Gli studi e le ricerche sull'abate Gioacchino da Fiore, oggetto del saggio scritto e appena pubblicato in formato e.book da Pasquale Lopetrone, configurano degli approfondimenti su alcuni aspetti specifici relativi all'individuazione del luogo qui dicitur Petra Lata (Pietra Grande), quam Ioachim Petram Olei (Pietra dell'olio) nominavit e del potente uomo, il cosiddetto Benefattore dominus Oliveti (il signore di Oliveto), che ospitò l'Abate sui monti di un suo podere, ove il Teologo maturò di abbandonare la guida dell'abbazia di Corazzo, uscire dal claustrum, intendendo abbracciare un nuovo modus vivendi e generare una propria discendenza spirituale, rinstaurando la Chiesa apostolica delle origini, in particolare quella giovannea, praticata dall'ultimo Apostolo sulla sponda turca del mare Egeo, diffusa sulle strade e tra le genti.

Il saggio si avvale dei fondamentali contributi connessi alla produzione scientifica promossa dal Centro Internazionale Studi Gioachimiti di San Giovanni in Fiore, che dal 1982, con l'ausilio di un Comitato scientifico internazionale, persegue l'obiettivo di portare a compimento l'edizione critica dell'opera omnia di Gioachino da Fiore, meta raggiunta proprio quest'anno, e degli studi conseguentemente connessi.

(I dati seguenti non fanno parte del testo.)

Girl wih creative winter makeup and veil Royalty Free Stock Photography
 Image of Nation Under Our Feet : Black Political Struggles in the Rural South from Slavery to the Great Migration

Lo spunto della ricerca deriva dal ritrovamento nella Cattedrale di Squillace di un sarcofago privo di iscrizione lapidaria, contrassegnato però sul fronte liscio da un bassissimo rilievo, raffigurante un cingulum militaris, la stessa onorificenza posseduta dal Benefattore dell'abate Gioacchino da Fiore, qualificato con la stessa insegna dall'Anonimo biografo florense, nella Vita beati Joachimi Abbatis.

Nel saggio si ripercorre l’importante vicenda storica che segna il momento cruciale nella vita dell’abate Gioacchino da Fiore e si colgono intrecci e rapporti con personaggi molto influenti che hanno svolto ruoli fondamentali sul finire del regno normanno. Tra questi spiccano i conti di Catanzaro, in particolare Clemenza di Loritello, discendente dei fondatori dell’abbazia della Sambucina, suo marito Hugo (I) Lupin, strettamente legato a Stefano di Perche, il Cancelliere con cui lavorò Gioacchino, e il figlio Giordano Lupin, incaricato da Tancredi di Sicilia di governare la sicurezza della città di Messina, insieme a Margarito da Brindisi, proprio quando Filippo II il Bello, re di Francia, e Riccardo Cuor di Leone, re d’Inghilterra, giunsero con le loro flotte a Messina diretti in Terrasanta a combattere la Terza Crociata, soggiornandovi tutto l’autunno del 1190 e l’inverno 1191. In quei mesi Gioacchino da Fiore fu chiamato a Messina da Riccardo Cuor di Leone, in grave crisi mistica, per avere spiegazioni su alcuni passi dell’Apocalisse, relativi al tempo della venuta dell’Anticristo, al significato della Donna vestita di Sole e sugli esiti dell’imminente Crociata. Eventi tramandati dall’inglese Roger of de Howden nella sua cronaca sulle gesta compiute dal re di Inghilterra.

Lo studio apre la finestra sul tempo in cui l’abate Gioacchino prese la decisione di abbandonare l’abbazia di Corazzo, per avviare un’esperienza religiosa fuori dal Claustrum, trovando rifugio a Petralata, luogo offertogli dal un potentissimo benefattore onorato col cingulum militaris dall’imperatore di Costantinopolis e ricadente verosimilmente sull’ex territorio di Cassiodoro, poi non ritenuto idoneo agli scopi dall’abate, che scelse di fondare sui monti della Sila il Monasterium de Sancti Ioannes de Flore (Vetere).